Exercise instructions: Rewrite the lines from the start through the line containing "(D) the stone block at (194,316) <", replacing "hiking boot" with "walking boot" and leaving everything else unchanged.
* * * * * * * * *
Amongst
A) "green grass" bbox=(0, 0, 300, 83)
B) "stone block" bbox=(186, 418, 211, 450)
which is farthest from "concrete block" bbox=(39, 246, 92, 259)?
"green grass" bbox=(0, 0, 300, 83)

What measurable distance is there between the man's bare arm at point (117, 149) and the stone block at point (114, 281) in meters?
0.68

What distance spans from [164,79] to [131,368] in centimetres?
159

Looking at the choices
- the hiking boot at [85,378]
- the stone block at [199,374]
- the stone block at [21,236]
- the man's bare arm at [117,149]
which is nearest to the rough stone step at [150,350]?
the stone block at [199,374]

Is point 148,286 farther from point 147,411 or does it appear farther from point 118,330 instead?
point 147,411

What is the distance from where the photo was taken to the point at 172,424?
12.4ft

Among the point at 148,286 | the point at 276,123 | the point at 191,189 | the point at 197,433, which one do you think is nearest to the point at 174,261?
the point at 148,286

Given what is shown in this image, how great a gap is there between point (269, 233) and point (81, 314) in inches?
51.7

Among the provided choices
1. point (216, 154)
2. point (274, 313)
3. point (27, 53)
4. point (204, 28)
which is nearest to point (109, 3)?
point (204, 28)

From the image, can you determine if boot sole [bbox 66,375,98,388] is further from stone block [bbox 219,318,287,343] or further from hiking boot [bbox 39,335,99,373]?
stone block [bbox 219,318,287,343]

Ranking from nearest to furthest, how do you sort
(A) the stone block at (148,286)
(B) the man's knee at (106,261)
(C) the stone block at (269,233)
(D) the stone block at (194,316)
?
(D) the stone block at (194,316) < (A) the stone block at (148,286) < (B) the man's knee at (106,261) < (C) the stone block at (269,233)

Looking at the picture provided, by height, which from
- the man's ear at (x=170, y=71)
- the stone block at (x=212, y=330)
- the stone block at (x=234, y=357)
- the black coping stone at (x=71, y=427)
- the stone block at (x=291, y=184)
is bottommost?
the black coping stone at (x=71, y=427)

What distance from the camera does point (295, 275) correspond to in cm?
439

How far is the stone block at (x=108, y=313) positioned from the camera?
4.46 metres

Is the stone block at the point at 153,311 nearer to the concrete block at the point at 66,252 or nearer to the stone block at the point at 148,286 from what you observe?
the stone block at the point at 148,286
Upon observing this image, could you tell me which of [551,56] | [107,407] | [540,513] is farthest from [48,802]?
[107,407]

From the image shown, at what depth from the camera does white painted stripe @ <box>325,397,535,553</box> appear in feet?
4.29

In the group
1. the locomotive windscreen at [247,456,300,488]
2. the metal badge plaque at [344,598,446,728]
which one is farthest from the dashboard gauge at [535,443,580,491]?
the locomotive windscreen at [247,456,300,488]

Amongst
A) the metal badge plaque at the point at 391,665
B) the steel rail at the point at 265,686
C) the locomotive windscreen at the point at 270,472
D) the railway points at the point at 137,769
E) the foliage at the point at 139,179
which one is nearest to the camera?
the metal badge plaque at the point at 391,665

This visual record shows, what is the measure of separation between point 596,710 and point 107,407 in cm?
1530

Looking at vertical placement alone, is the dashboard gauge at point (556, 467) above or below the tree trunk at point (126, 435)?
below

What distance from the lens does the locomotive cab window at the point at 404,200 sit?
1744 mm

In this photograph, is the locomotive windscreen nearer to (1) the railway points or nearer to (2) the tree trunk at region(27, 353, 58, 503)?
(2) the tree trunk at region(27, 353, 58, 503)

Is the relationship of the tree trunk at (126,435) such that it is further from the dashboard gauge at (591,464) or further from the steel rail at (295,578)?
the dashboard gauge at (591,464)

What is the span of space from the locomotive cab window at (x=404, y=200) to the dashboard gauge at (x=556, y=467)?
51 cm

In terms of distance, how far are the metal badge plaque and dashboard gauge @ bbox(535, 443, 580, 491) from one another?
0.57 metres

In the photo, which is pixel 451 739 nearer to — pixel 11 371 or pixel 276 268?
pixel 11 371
* * * * * * * * *
Exercise solution:
Amongst
A) "green grass" bbox=(0, 0, 300, 83)
B) "stone block" bbox=(186, 418, 211, 450)
which is farthest from "concrete block" bbox=(39, 246, 92, 259)?
"green grass" bbox=(0, 0, 300, 83)

What measurable distance is there between the man's bare arm at point (117, 149) and the stone block at point (114, 281) in meters?
0.68

What distance spans from [164,79] to [131,368] in centimetres?
159

Looking at the choices
- the walking boot at [85,378]
- the stone block at [199,374]
- the stone block at [21,236]
- the man's bare arm at [117,149]
which is nearest to the rough stone step at [150,350]?
the stone block at [199,374]

Is point 148,286 farther from point 147,411 or does it appear farther from point 118,330 instead?
point 147,411

What is the distance from where the photo was taken to the point at 172,424?
12.4ft

Among the point at 148,286 | the point at 276,123 | the point at 191,189 | the point at 197,433, which one do you think is nearest to the point at 174,261?
the point at 148,286

Given what is shown in this image, how great a gap is there between point (269, 233) and point (81, 314) in inches?
51.7

Among the provided choices
1. point (216, 154)
2. point (274, 313)
3. point (27, 53)
4. point (204, 28)
which is nearest to point (109, 3)?
point (204, 28)

From the image, can you determine if boot sole [bbox 66,375,98,388] is further from stone block [bbox 219,318,287,343] or further from walking boot [bbox 39,335,99,373]?
stone block [bbox 219,318,287,343]

Ranking from nearest to furthest, how do you sort
(A) the stone block at (148,286)
(B) the man's knee at (106,261)
(C) the stone block at (269,233)
(D) the stone block at (194,316)
?
(D) the stone block at (194,316) < (A) the stone block at (148,286) < (B) the man's knee at (106,261) < (C) the stone block at (269,233)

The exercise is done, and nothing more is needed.